Saturday, February 1, 2014
Matchbox Toyota Prius and Honda Insight
Hmmm, seems like an odd time to bring a few hybrids into the line, right? Well these two are by no means a fan favorite on the road, and it's the same as a diecast replica. I mean would you much rather have a muscle car or a Ferrari over these two? But on the other hand these two only lived for two years and the ones you see here are, in my opinion, the best recolors of the select few variations.
Toyota Prius: Changing the future of transportation
When introduced in 1997 in Japan, 2001 in the U.S., the Prius joined a new group of alternative-powered cars essentially replacing the failed pursuit of electric cars in the 1990's because the batteries were heavy and range anxiety was a big issue. Both Honda and Toyota combined the electric motor and battery, both smaller, with a small four-cylinder engine to assist the electric motor and take over if the battery fails, reducing the range anxiety of pure electric cars. Still these early hybrids were not able to run purely on electric for short distances. Toyota resolved this issue in 2004 on the second-generation Prius.
The electric motor is now parallel to the engine, connecting the two by a planetary gearset (the transmission) to the front differential and out to the front wheels. The advantage of this design is different modes of driving: Pure electric mode, electric with the engine charging the battery, or electric assisting the engine for more power delivery. The advantage here is higher fuel economy numbers and reduced emissions in stop-and-go traffic. The new 5-door hatchback profile not only added more versatility (to almost SUV-like capabilities), but also aided in easier removal of the battery pack under the rear seat, if needed during service. The shape was unique and futuristic, and would become the basis for future hybrids to come. The interior was smooth, plain, futuristic, and confusing with Toyota's first push-button start, silent start mode (only a READY light appears on the center gauge panel when it is running), and a game-style shifter stick. Funny how today these features, now on most new vehicles sold lately, are like second nature to most of us!
Driving the real Prius I must say it's a unique and neat experience at first, but after a while you're car instincts will come back and say "This is boring! I need something fun to drive!" Then there's the political involvement that gives the Prius a bigger love-or-hate relationship.
After a delay in 2005, the Prius arrived to Matchbox in 2009 in some plain colors, but the 2010 black is the best and looks great on this casting. The tan interior shows the right-hand drive setup and some luggage in the rear cargo area (it appears to be a bag and tennis racquet). The details are accurate, and the wheels look almost close to the real ones on the actual car. The only quibble is the lighting details which round out a bit too early in a few area's.

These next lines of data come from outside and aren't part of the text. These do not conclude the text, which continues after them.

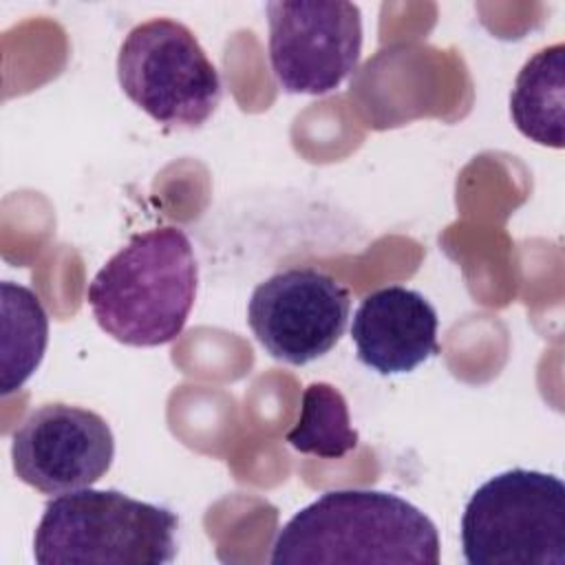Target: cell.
<instances>
[{
	"mask_svg": "<svg viewBox=\"0 0 565 565\" xmlns=\"http://www.w3.org/2000/svg\"><path fill=\"white\" fill-rule=\"evenodd\" d=\"M435 523L406 499L382 490H329L276 534L271 563L437 565Z\"/></svg>",
	"mask_w": 565,
	"mask_h": 565,
	"instance_id": "obj_1",
	"label": "cell"
},
{
	"mask_svg": "<svg viewBox=\"0 0 565 565\" xmlns=\"http://www.w3.org/2000/svg\"><path fill=\"white\" fill-rule=\"evenodd\" d=\"M199 285L188 234L154 227L128 241L95 274L86 302L102 331L128 347L172 342L185 327Z\"/></svg>",
	"mask_w": 565,
	"mask_h": 565,
	"instance_id": "obj_2",
	"label": "cell"
},
{
	"mask_svg": "<svg viewBox=\"0 0 565 565\" xmlns=\"http://www.w3.org/2000/svg\"><path fill=\"white\" fill-rule=\"evenodd\" d=\"M177 527L163 505L82 488L46 503L33 556L40 565H163L177 556Z\"/></svg>",
	"mask_w": 565,
	"mask_h": 565,
	"instance_id": "obj_3",
	"label": "cell"
},
{
	"mask_svg": "<svg viewBox=\"0 0 565 565\" xmlns=\"http://www.w3.org/2000/svg\"><path fill=\"white\" fill-rule=\"evenodd\" d=\"M470 565H565V486L512 468L481 483L461 516Z\"/></svg>",
	"mask_w": 565,
	"mask_h": 565,
	"instance_id": "obj_4",
	"label": "cell"
},
{
	"mask_svg": "<svg viewBox=\"0 0 565 565\" xmlns=\"http://www.w3.org/2000/svg\"><path fill=\"white\" fill-rule=\"evenodd\" d=\"M126 97L168 128H199L221 102V77L194 33L168 18L128 31L117 53Z\"/></svg>",
	"mask_w": 565,
	"mask_h": 565,
	"instance_id": "obj_5",
	"label": "cell"
},
{
	"mask_svg": "<svg viewBox=\"0 0 565 565\" xmlns=\"http://www.w3.org/2000/svg\"><path fill=\"white\" fill-rule=\"evenodd\" d=\"M269 64L285 93L327 95L355 71L362 15L344 0L267 2Z\"/></svg>",
	"mask_w": 565,
	"mask_h": 565,
	"instance_id": "obj_6",
	"label": "cell"
},
{
	"mask_svg": "<svg viewBox=\"0 0 565 565\" xmlns=\"http://www.w3.org/2000/svg\"><path fill=\"white\" fill-rule=\"evenodd\" d=\"M349 313V289L313 267L271 274L247 302V324L258 344L291 366L327 355L342 338Z\"/></svg>",
	"mask_w": 565,
	"mask_h": 565,
	"instance_id": "obj_7",
	"label": "cell"
},
{
	"mask_svg": "<svg viewBox=\"0 0 565 565\" xmlns=\"http://www.w3.org/2000/svg\"><path fill=\"white\" fill-rule=\"evenodd\" d=\"M113 457L115 437L108 422L95 411L64 402L33 408L11 437L18 479L44 494L90 488L110 470Z\"/></svg>",
	"mask_w": 565,
	"mask_h": 565,
	"instance_id": "obj_8",
	"label": "cell"
},
{
	"mask_svg": "<svg viewBox=\"0 0 565 565\" xmlns=\"http://www.w3.org/2000/svg\"><path fill=\"white\" fill-rule=\"evenodd\" d=\"M437 311L415 289L388 285L362 298L351 340L358 360L380 375L411 373L439 353Z\"/></svg>",
	"mask_w": 565,
	"mask_h": 565,
	"instance_id": "obj_9",
	"label": "cell"
},
{
	"mask_svg": "<svg viewBox=\"0 0 565 565\" xmlns=\"http://www.w3.org/2000/svg\"><path fill=\"white\" fill-rule=\"evenodd\" d=\"M565 46L561 42L534 53L516 75L510 95L514 126L527 139L563 148Z\"/></svg>",
	"mask_w": 565,
	"mask_h": 565,
	"instance_id": "obj_10",
	"label": "cell"
},
{
	"mask_svg": "<svg viewBox=\"0 0 565 565\" xmlns=\"http://www.w3.org/2000/svg\"><path fill=\"white\" fill-rule=\"evenodd\" d=\"M2 395L33 375L49 342V318L40 298L24 285L2 282Z\"/></svg>",
	"mask_w": 565,
	"mask_h": 565,
	"instance_id": "obj_11",
	"label": "cell"
},
{
	"mask_svg": "<svg viewBox=\"0 0 565 565\" xmlns=\"http://www.w3.org/2000/svg\"><path fill=\"white\" fill-rule=\"evenodd\" d=\"M287 441L302 455L340 459L355 450L360 437L351 426L344 395L327 382H313L302 391L300 415L287 433Z\"/></svg>",
	"mask_w": 565,
	"mask_h": 565,
	"instance_id": "obj_12",
	"label": "cell"
}]
</instances>
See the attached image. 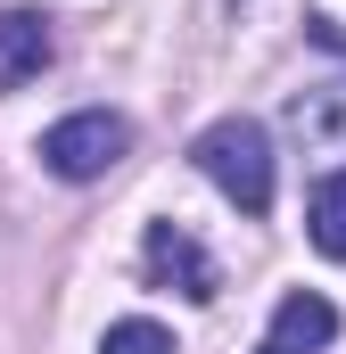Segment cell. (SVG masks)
<instances>
[{"label":"cell","instance_id":"6","mask_svg":"<svg viewBox=\"0 0 346 354\" xmlns=\"http://www.w3.org/2000/svg\"><path fill=\"white\" fill-rule=\"evenodd\" d=\"M289 132L313 149H346V83H305L289 99Z\"/></svg>","mask_w":346,"mask_h":354},{"label":"cell","instance_id":"8","mask_svg":"<svg viewBox=\"0 0 346 354\" xmlns=\"http://www.w3.org/2000/svg\"><path fill=\"white\" fill-rule=\"evenodd\" d=\"M99 354H181V346H173V330H165V322L132 313V322H107V338H99Z\"/></svg>","mask_w":346,"mask_h":354},{"label":"cell","instance_id":"4","mask_svg":"<svg viewBox=\"0 0 346 354\" xmlns=\"http://www.w3.org/2000/svg\"><path fill=\"white\" fill-rule=\"evenodd\" d=\"M330 338H338V305L322 288H289L272 305V330L256 338V354H322Z\"/></svg>","mask_w":346,"mask_h":354},{"label":"cell","instance_id":"1","mask_svg":"<svg viewBox=\"0 0 346 354\" xmlns=\"http://www.w3.org/2000/svg\"><path fill=\"white\" fill-rule=\"evenodd\" d=\"M190 165L215 181L239 214H272V132H264L256 115H215L198 140H190Z\"/></svg>","mask_w":346,"mask_h":354},{"label":"cell","instance_id":"2","mask_svg":"<svg viewBox=\"0 0 346 354\" xmlns=\"http://www.w3.org/2000/svg\"><path fill=\"white\" fill-rule=\"evenodd\" d=\"M124 149H132V124L107 115V107H83V115H66V124L42 132V165H50L58 181H99V174H116Z\"/></svg>","mask_w":346,"mask_h":354},{"label":"cell","instance_id":"5","mask_svg":"<svg viewBox=\"0 0 346 354\" xmlns=\"http://www.w3.org/2000/svg\"><path fill=\"white\" fill-rule=\"evenodd\" d=\"M50 50H58V41H50V17H42V8H0V99L33 83V75L50 66Z\"/></svg>","mask_w":346,"mask_h":354},{"label":"cell","instance_id":"3","mask_svg":"<svg viewBox=\"0 0 346 354\" xmlns=\"http://www.w3.org/2000/svg\"><path fill=\"white\" fill-rule=\"evenodd\" d=\"M140 264H149V280H165V288H181V297H215L223 288V272H215V256L181 231V223H149V239H140Z\"/></svg>","mask_w":346,"mask_h":354},{"label":"cell","instance_id":"7","mask_svg":"<svg viewBox=\"0 0 346 354\" xmlns=\"http://www.w3.org/2000/svg\"><path fill=\"white\" fill-rule=\"evenodd\" d=\"M305 231H313L322 256H338V264H346V165L313 181V198H305Z\"/></svg>","mask_w":346,"mask_h":354}]
</instances>
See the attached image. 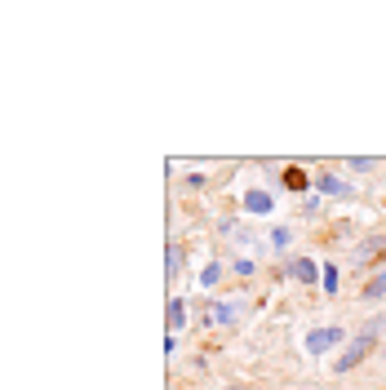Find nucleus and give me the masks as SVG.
<instances>
[{
  "mask_svg": "<svg viewBox=\"0 0 386 390\" xmlns=\"http://www.w3.org/2000/svg\"><path fill=\"white\" fill-rule=\"evenodd\" d=\"M382 333V319H368V324H364V333L356 337V342H351L346 346V355H342V360H338V372H346V368H356L360 360H364V355H368V346H373V337Z\"/></svg>",
  "mask_w": 386,
  "mask_h": 390,
  "instance_id": "f257e3e1",
  "label": "nucleus"
},
{
  "mask_svg": "<svg viewBox=\"0 0 386 390\" xmlns=\"http://www.w3.org/2000/svg\"><path fill=\"white\" fill-rule=\"evenodd\" d=\"M342 328H315V333H307V350L311 355H329L333 346H342Z\"/></svg>",
  "mask_w": 386,
  "mask_h": 390,
  "instance_id": "f03ea898",
  "label": "nucleus"
},
{
  "mask_svg": "<svg viewBox=\"0 0 386 390\" xmlns=\"http://www.w3.org/2000/svg\"><path fill=\"white\" fill-rule=\"evenodd\" d=\"M244 209H249V213H271V209H276V200H271V191L254 186V191H244Z\"/></svg>",
  "mask_w": 386,
  "mask_h": 390,
  "instance_id": "7ed1b4c3",
  "label": "nucleus"
},
{
  "mask_svg": "<svg viewBox=\"0 0 386 390\" xmlns=\"http://www.w3.org/2000/svg\"><path fill=\"white\" fill-rule=\"evenodd\" d=\"M289 275L302 280V284H311V280H315V262H311V258H293V262H289Z\"/></svg>",
  "mask_w": 386,
  "mask_h": 390,
  "instance_id": "20e7f679",
  "label": "nucleus"
},
{
  "mask_svg": "<svg viewBox=\"0 0 386 390\" xmlns=\"http://www.w3.org/2000/svg\"><path fill=\"white\" fill-rule=\"evenodd\" d=\"M182 324H187V302H182V297H169V333H178Z\"/></svg>",
  "mask_w": 386,
  "mask_h": 390,
  "instance_id": "39448f33",
  "label": "nucleus"
},
{
  "mask_svg": "<svg viewBox=\"0 0 386 390\" xmlns=\"http://www.w3.org/2000/svg\"><path fill=\"white\" fill-rule=\"evenodd\" d=\"M315 186H320V191H329V195H351V186L338 182L333 173H320V178H315Z\"/></svg>",
  "mask_w": 386,
  "mask_h": 390,
  "instance_id": "423d86ee",
  "label": "nucleus"
},
{
  "mask_svg": "<svg viewBox=\"0 0 386 390\" xmlns=\"http://www.w3.org/2000/svg\"><path fill=\"white\" fill-rule=\"evenodd\" d=\"M364 297H368V302H378V297H386V270H378V275L368 280V288H364Z\"/></svg>",
  "mask_w": 386,
  "mask_h": 390,
  "instance_id": "0eeeda50",
  "label": "nucleus"
},
{
  "mask_svg": "<svg viewBox=\"0 0 386 390\" xmlns=\"http://www.w3.org/2000/svg\"><path fill=\"white\" fill-rule=\"evenodd\" d=\"M213 319H217V324H231V319H236V306H231V302H217V306H213Z\"/></svg>",
  "mask_w": 386,
  "mask_h": 390,
  "instance_id": "6e6552de",
  "label": "nucleus"
},
{
  "mask_svg": "<svg viewBox=\"0 0 386 390\" xmlns=\"http://www.w3.org/2000/svg\"><path fill=\"white\" fill-rule=\"evenodd\" d=\"M217 280H222V266H217V262H213V266H205V275H200V284H205V288H213Z\"/></svg>",
  "mask_w": 386,
  "mask_h": 390,
  "instance_id": "1a4fd4ad",
  "label": "nucleus"
},
{
  "mask_svg": "<svg viewBox=\"0 0 386 390\" xmlns=\"http://www.w3.org/2000/svg\"><path fill=\"white\" fill-rule=\"evenodd\" d=\"M289 244H293V235H289V231H284V226H280V231L271 235V248H280V253H284V248H289Z\"/></svg>",
  "mask_w": 386,
  "mask_h": 390,
  "instance_id": "9d476101",
  "label": "nucleus"
},
{
  "mask_svg": "<svg viewBox=\"0 0 386 390\" xmlns=\"http://www.w3.org/2000/svg\"><path fill=\"white\" fill-rule=\"evenodd\" d=\"M324 293H338V266H324Z\"/></svg>",
  "mask_w": 386,
  "mask_h": 390,
  "instance_id": "9b49d317",
  "label": "nucleus"
},
{
  "mask_svg": "<svg viewBox=\"0 0 386 390\" xmlns=\"http://www.w3.org/2000/svg\"><path fill=\"white\" fill-rule=\"evenodd\" d=\"M284 182H289L293 191H302V186H307V173H297V168H289V173H284Z\"/></svg>",
  "mask_w": 386,
  "mask_h": 390,
  "instance_id": "f8f14e48",
  "label": "nucleus"
},
{
  "mask_svg": "<svg viewBox=\"0 0 386 390\" xmlns=\"http://www.w3.org/2000/svg\"><path fill=\"white\" fill-rule=\"evenodd\" d=\"M178 262H182V253H178V248H169V280L178 275Z\"/></svg>",
  "mask_w": 386,
  "mask_h": 390,
  "instance_id": "ddd939ff",
  "label": "nucleus"
},
{
  "mask_svg": "<svg viewBox=\"0 0 386 390\" xmlns=\"http://www.w3.org/2000/svg\"><path fill=\"white\" fill-rule=\"evenodd\" d=\"M227 390H244V386H227Z\"/></svg>",
  "mask_w": 386,
  "mask_h": 390,
  "instance_id": "4468645a",
  "label": "nucleus"
}]
</instances>
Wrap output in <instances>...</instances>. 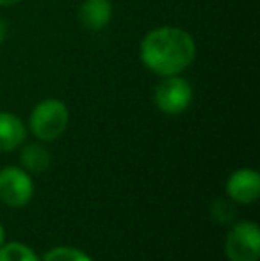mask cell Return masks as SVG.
<instances>
[{"mask_svg": "<svg viewBox=\"0 0 260 261\" xmlns=\"http://www.w3.org/2000/svg\"><path fill=\"white\" fill-rule=\"evenodd\" d=\"M139 59L152 73L180 75L196 59V43L187 31L173 25L152 29L139 45Z\"/></svg>", "mask_w": 260, "mask_h": 261, "instance_id": "obj_1", "label": "cell"}, {"mask_svg": "<svg viewBox=\"0 0 260 261\" xmlns=\"http://www.w3.org/2000/svg\"><path fill=\"white\" fill-rule=\"evenodd\" d=\"M69 121V110L64 101L57 98L41 100L29 116V130L36 139L52 142L64 134Z\"/></svg>", "mask_w": 260, "mask_h": 261, "instance_id": "obj_2", "label": "cell"}, {"mask_svg": "<svg viewBox=\"0 0 260 261\" xmlns=\"http://www.w3.org/2000/svg\"><path fill=\"white\" fill-rule=\"evenodd\" d=\"M193 101V87L182 75L162 76L153 89V103L168 116H178L185 112Z\"/></svg>", "mask_w": 260, "mask_h": 261, "instance_id": "obj_3", "label": "cell"}, {"mask_svg": "<svg viewBox=\"0 0 260 261\" xmlns=\"http://www.w3.org/2000/svg\"><path fill=\"white\" fill-rule=\"evenodd\" d=\"M225 252L230 261H258L260 258V229L253 220L237 222L228 231Z\"/></svg>", "mask_w": 260, "mask_h": 261, "instance_id": "obj_4", "label": "cell"}, {"mask_svg": "<svg viewBox=\"0 0 260 261\" xmlns=\"http://www.w3.org/2000/svg\"><path fill=\"white\" fill-rule=\"evenodd\" d=\"M34 196V183L25 169L4 167L0 171V201L11 208H23Z\"/></svg>", "mask_w": 260, "mask_h": 261, "instance_id": "obj_5", "label": "cell"}, {"mask_svg": "<svg viewBox=\"0 0 260 261\" xmlns=\"http://www.w3.org/2000/svg\"><path fill=\"white\" fill-rule=\"evenodd\" d=\"M226 194L232 201L251 204L260 196V176L253 169H237L226 179Z\"/></svg>", "mask_w": 260, "mask_h": 261, "instance_id": "obj_6", "label": "cell"}, {"mask_svg": "<svg viewBox=\"0 0 260 261\" xmlns=\"http://www.w3.org/2000/svg\"><path fill=\"white\" fill-rule=\"evenodd\" d=\"M79 20L87 31H104L112 20L111 0H84L79 7Z\"/></svg>", "mask_w": 260, "mask_h": 261, "instance_id": "obj_7", "label": "cell"}, {"mask_svg": "<svg viewBox=\"0 0 260 261\" xmlns=\"http://www.w3.org/2000/svg\"><path fill=\"white\" fill-rule=\"evenodd\" d=\"M27 128L13 112H0V153H9L23 144Z\"/></svg>", "mask_w": 260, "mask_h": 261, "instance_id": "obj_8", "label": "cell"}, {"mask_svg": "<svg viewBox=\"0 0 260 261\" xmlns=\"http://www.w3.org/2000/svg\"><path fill=\"white\" fill-rule=\"evenodd\" d=\"M21 165L27 172H45L52 164L50 151L43 144H27L20 153Z\"/></svg>", "mask_w": 260, "mask_h": 261, "instance_id": "obj_9", "label": "cell"}, {"mask_svg": "<svg viewBox=\"0 0 260 261\" xmlns=\"http://www.w3.org/2000/svg\"><path fill=\"white\" fill-rule=\"evenodd\" d=\"M0 261H39V258L29 245L11 242L0 247Z\"/></svg>", "mask_w": 260, "mask_h": 261, "instance_id": "obj_10", "label": "cell"}, {"mask_svg": "<svg viewBox=\"0 0 260 261\" xmlns=\"http://www.w3.org/2000/svg\"><path fill=\"white\" fill-rule=\"evenodd\" d=\"M43 261H93V258H89V256L80 251V249L61 245V247L50 249L45 254Z\"/></svg>", "mask_w": 260, "mask_h": 261, "instance_id": "obj_11", "label": "cell"}, {"mask_svg": "<svg viewBox=\"0 0 260 261\" xmlns=\"http://www.w3.org/2000/svg\"><path fill=\"white\" fill-rule=\"evenodd\" d=\"M6 36H7V23L0 18V43L6 39Z\"/></svg>", "mask_w": 260, "mask_h": 261, "instance_id": "obj_12", "label": "cell"}, {"mask_svg": "<svg viewBox=\"0 0 260 261\" xmlns=\"http://www.w3.org/2000/svg\"><path fill=\"white\" fill-rule=\"evenodd\" d=\"M21 0H0V6L2 7H13L16 6V4H20Z\"/></svg>", "mask_w": 260, "mask_h": 261, "instance_id": "obj_13", "label": "cell"}, {"mask_svg": "<svg viewBox=\"0 0 260 261\" xmlns=\"http://www.w3.org/2000/svg\"><path fill=\"white\" fill-rule=\"evenodd\" d=\"M4 240H6V229H4V226L0 224V247L4 245Z\"/></svg>", "mask_w": 260, "mask_h": 261, "instance_id": "obj_14", "label": "cell"}]
</instances>
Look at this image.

Second-Generation Honda Insight: Not so great
If you want to see a bad example in Honda's current product line, look at the second-generation Insight: Cheap, unrefined, and looks like a Prius at some angles! The first Insight in 1999 was a three-door funky space capsule with rear skirts and small tires to aid in aerodynamics. Not only was it the first hybrid on sale, it was also the first to offer a 5-speed manual transmission with a hybrid. Why Matchbox replicated the lousy second-generation Insight instead of the funky first-generation two-door is beyond me!
The Insight in 2010 was built to answer the Prius on an affordable price point. However, when you have two other (and one more in 2014) to choose from with the Civic, CR-Z, 2014 Accord, and later the 2015 Fit, the Insight seems like a less-attractive choice. The engine is the same four-cylinder/electric motor as the Civic, and it doesn't run parallel like the Prius meaning no pure EV mode, so again what's new? The only difference is a more capable interior and exterior styling that resembles the FCX Clarity Hydrogen Fuel Cell car (now that one is interesting).
Well as I try to figure out the demographic market for the second-generation Insight, let's take a look at the Matchbox casting. In red and white the Insight was no so popular with collectors or kids on either end, but this blue one released in 2011 is the best one, it's gorgeous, and is much more popular than the first few colors. Features include headlight and taillight decals, interior with correct shapes and surfaces, and wheels that have a smaller six-spoke wheel diameter compared to the larger units found on the red variation.
It's interesting to note that these two colors shown were the last variations before Matchbox pulled these two from the line in 2011 (probably a good thing). Either you like them or hate them, both of these hybrids are a nice, if not so exciting, addition to my collection and will be appreciated for years to come.